Michelle Kinney followed the musical avant-garde to New York--and back again.

"There's all this wonderful energy in New York," says Kinney. "The musicians and people who go through New York and live there are among the most brilliant and creative and energetic and happy and fulfilled. It's a fantastic way to learn. But then you reach a point in your life, especially if you have children, where you have to start thinking beyond the thrill of the moment--or the agony of the moment--and try to get some view into the future. I would have slugged it out in New York for sure, but you just have to change your perspective when you're a parent."

While Kinney was lugging her cello all over town as a hired gun, she was also writing her own stuff, at least in the rare moments that she had the time and energy. Her music is a cerebral mix of disparate styles. At times it bears the influence of her former bandleader Henry Threadgill, but then it will start to sound like Tom Waits, and next like refracted Bach.

Kith and Kinney: Composer and instrumentalist Michelle Kinney on her family-friendly acre in Golden Valley
Jana Freiband
Kith and Kinney: Composer and instrumentalist Michelle Kinney on her family-friendly acre in Golden Valley

"I used to think that it was too many weird things happening at once," says Kinney, "but the older I get the more I enjoy that." The music is lovely in spots, noisy in others, sometimes heavily improvised, sometimes tightly composed. Besides being a first-rate player, Kinney is a very good singer, as demonstrated by her elegantly harmonized if somewhat pretentious piece "Phoebe," which she plans to perform at the Walker with a band of local and New York compatriots: guitarist Brandon Ross (Cassandra Wilson, Threadgill), singer Timothy Hill, pianist Myra Melford, bassist Anthony Cox, and drummer Kevin Washington.

Much of the Walker show will be devoted to Kinney's recent adaptations of poetry into what she reluctantly characterizes as art songs. She'll perform two musical settings of W.S. Merwin poems, which some raw recordings suggest might be Kinney's strangest and prettiest stuff to date. She'll also debut a composition built around local poet Wang Ping's "Tsunami Chant," an unsparing indictment of U.S. foreign policy, and present a take on Edna St. Vincent Millay's "The Bean-Stalk," with music inspired by Nick Cave.

For now, the only way to hear these tunes is at shows such as the Walker date. "I've recorded tons of records but I haven't actually put anything out," says Kinney. "By the time I get it recorded, I'm on to something else. I'm going to try to change that, I'm going to try to go back and put out at least one record of good stuff that never got released."

Indeed, no more dillydallying. Sure, early forecasts suggest that 2004 will be the Year of the Hooky Dance Number about Male-Female Interaction, but one never knows. Perhaps the time for the cello-driven W.S. Merwin-inspired art song is about to arrive.
------------------------------
-- Objective A --
Based on the Kinney profile, mark each statement yes or no and support each verdict with the exact deciding words from the profile. (i) Kinney intends to play "Phoebe" at the Walker. (ii) Kinney has released many of her recordings. (iii) Her setting of "The Bean-Stalk" draws musical inspiration from Nick Cave.
The rows that come after the Kinney profile are unrelated to it.
------------------------------
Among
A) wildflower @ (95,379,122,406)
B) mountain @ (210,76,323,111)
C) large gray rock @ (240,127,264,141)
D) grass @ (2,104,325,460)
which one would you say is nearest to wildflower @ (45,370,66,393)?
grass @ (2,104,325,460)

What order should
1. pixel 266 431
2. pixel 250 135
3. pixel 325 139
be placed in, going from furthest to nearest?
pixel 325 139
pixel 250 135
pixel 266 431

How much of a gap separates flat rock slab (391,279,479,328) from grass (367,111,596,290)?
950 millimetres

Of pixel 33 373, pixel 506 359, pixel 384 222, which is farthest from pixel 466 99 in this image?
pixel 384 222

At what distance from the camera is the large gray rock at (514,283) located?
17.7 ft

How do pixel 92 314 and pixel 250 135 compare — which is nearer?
------------------------------
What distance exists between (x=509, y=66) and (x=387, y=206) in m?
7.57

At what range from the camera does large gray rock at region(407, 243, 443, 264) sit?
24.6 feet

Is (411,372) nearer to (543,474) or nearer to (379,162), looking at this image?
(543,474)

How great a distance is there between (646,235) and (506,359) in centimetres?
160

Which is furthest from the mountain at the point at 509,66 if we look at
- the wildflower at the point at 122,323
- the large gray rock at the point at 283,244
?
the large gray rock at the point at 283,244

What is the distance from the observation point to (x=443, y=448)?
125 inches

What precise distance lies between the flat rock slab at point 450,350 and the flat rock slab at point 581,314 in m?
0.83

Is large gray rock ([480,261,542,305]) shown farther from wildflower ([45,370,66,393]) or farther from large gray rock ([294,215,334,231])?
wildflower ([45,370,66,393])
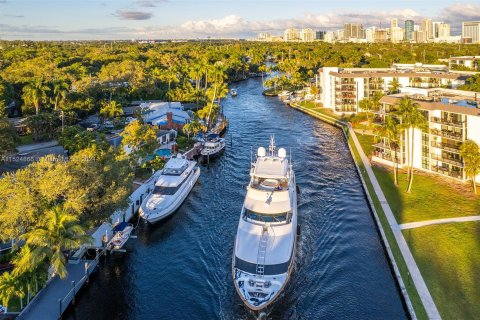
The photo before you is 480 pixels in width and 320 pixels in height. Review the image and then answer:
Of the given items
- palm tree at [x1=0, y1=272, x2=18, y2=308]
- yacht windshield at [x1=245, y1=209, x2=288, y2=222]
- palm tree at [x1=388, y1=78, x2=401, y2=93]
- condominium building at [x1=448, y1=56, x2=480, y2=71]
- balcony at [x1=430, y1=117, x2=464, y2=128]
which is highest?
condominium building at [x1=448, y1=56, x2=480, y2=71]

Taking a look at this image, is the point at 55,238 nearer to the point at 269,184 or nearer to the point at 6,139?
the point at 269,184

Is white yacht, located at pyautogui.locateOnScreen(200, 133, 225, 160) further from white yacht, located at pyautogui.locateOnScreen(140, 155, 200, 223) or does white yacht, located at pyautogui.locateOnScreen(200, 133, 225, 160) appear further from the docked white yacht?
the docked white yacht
------------------------------
-- Objective B --
Return each line of the rows that contains the word "wildflower".

-- Task response A --
(i) Yes: "which she plans to perform at the Walker with a band of local and New York compatriots"
(ii) No: "I've recorded tons of records but I haven't actually put anything out"
(iii) Yes: "present a take on Edna St. Vincent Millay's "The Bean-Stalk," with music inspired by Nick Cave"

-- Task response B --
A) wildflower @ (95,379,122,406)
which one would you say is nearest to wildflower @ (45,370,66,393)?
- the wildflower at the point at 122,323
Is large gray rock ([480,261,542,305]) shown farther from wildflower ([45,370,66,393]) or farther from large gray rock ([294,215,334,231])?
wildflower ([45,370,66,393])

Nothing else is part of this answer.